## Consegna 1
Riscrivi il brano sui trasporti a Bologna dal punto che si apre con le parole "In definitiva, il" fino a quello che si chiude con "sostenere tanta innovazione.", mettendo "confronto" al posto di "dibattito".
## Consegna 2
Per favore, copia senza alcuna modifica le righe dell'elenco che vanno da quella contenente "Time of clock at [584,162,648,226]: 5:40" a quella contenente "Time of clock at [836,300,1004,464]: 3:45", entrambe incluse.

*** Brano fornito ***

In definitiva, il dibattito ha riproposto molti dei temi della città d’oggi ed alcune possibili soluzioni di problematiche tipiche, ma poco si è parlato delle peculiarità della città di Bologna e dei problemi che propone.  Calandosi in questa realtà si può allora immaginare che più di una riflessione è doveroso fare sull’efficacia ed il potenziale trasformativo che si avranno con l’attuazione delle recenti programmazioni trasportistiche, prime fra tutte l’Alta Velocità ed il metro-tranvia, in rapporto ai costi ed i disagi che si dovranno ancora sostenere, le reali portate di questi nuovi mezzi e la tipologia di viaggiatori coinvolti, il tutto in uno scenario urbano forse impreparato a sostenere tanta innovazione.

*** Dati grezzi ***

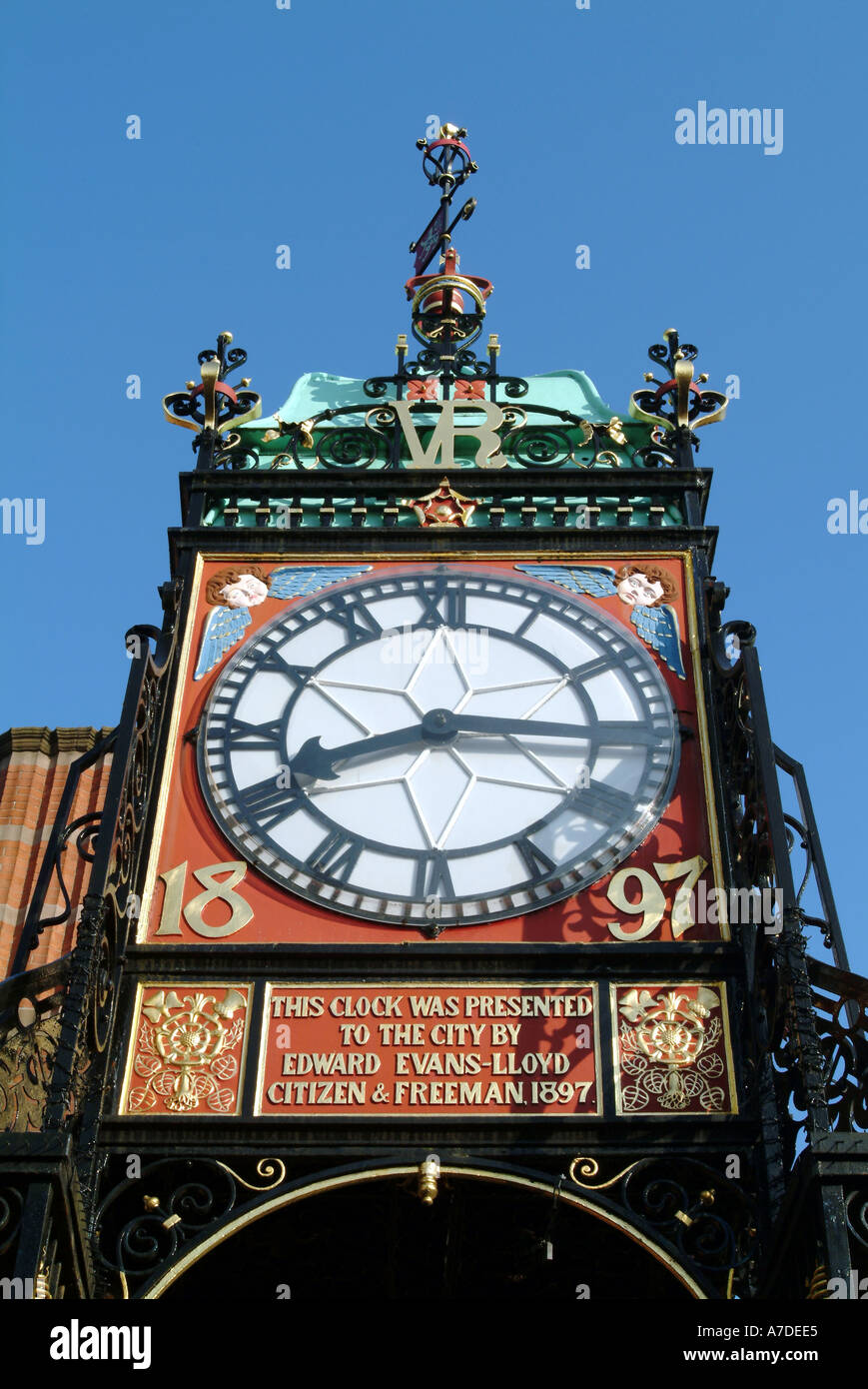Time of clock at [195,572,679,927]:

***
*** Dati grezzi ***

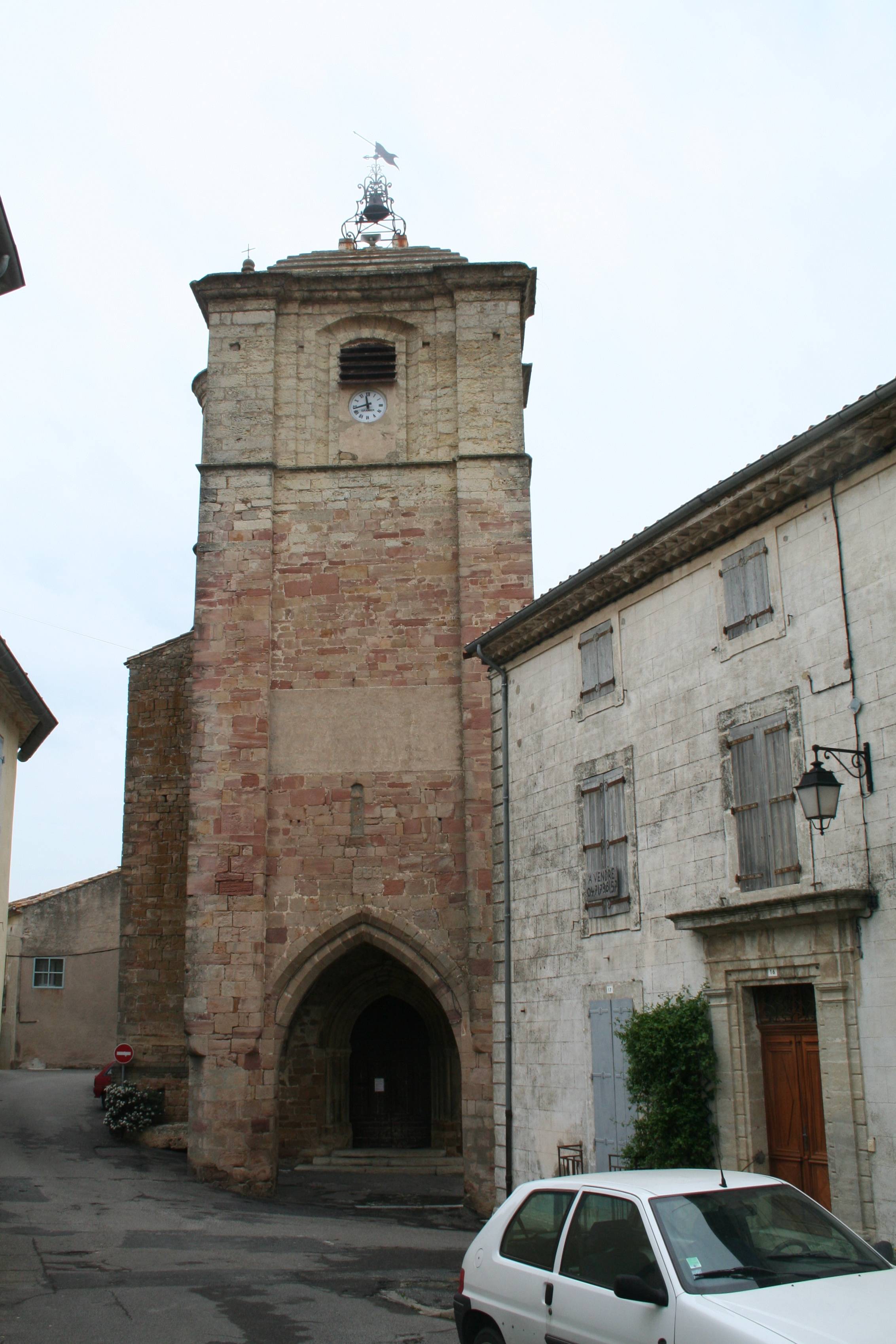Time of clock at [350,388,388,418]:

***
*** Dati grezzi ***

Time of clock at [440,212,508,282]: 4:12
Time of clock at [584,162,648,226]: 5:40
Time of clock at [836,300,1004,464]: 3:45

***

## Risultato atteso 1
In definitiva, il confronto ha riproposto molti dei temi della città d’oggi ed alcune possibili soluzioni di problematiche tipiche, ma poco si è parlato delle peculiarità della città di Bologna e dei problemi che propone.  Calandosi in questa realtà si può allora immaginare che più di una riflessione è doveroso fare sull’efficacia ed il potenziale trasformativo che si avranno con l’attuazione delle recenti programmazioni trasportistiche, prime fra tutte l’Alta Velocità ed il metro-tranvia, in rapporto ai costi ed i disagi che si dovranno ancora sostenere, le reali portate di questi nuovi mezzi e la tipologia di viaggiatori coinvolti, il tutto in uno scenario urbano forse impreparato a sostenere tanta innovazione.

## Risultato atteso 2
Time of clock at [584,162,648,226]: 5:40
Time of clock at [836,300,1004,464]: 3:45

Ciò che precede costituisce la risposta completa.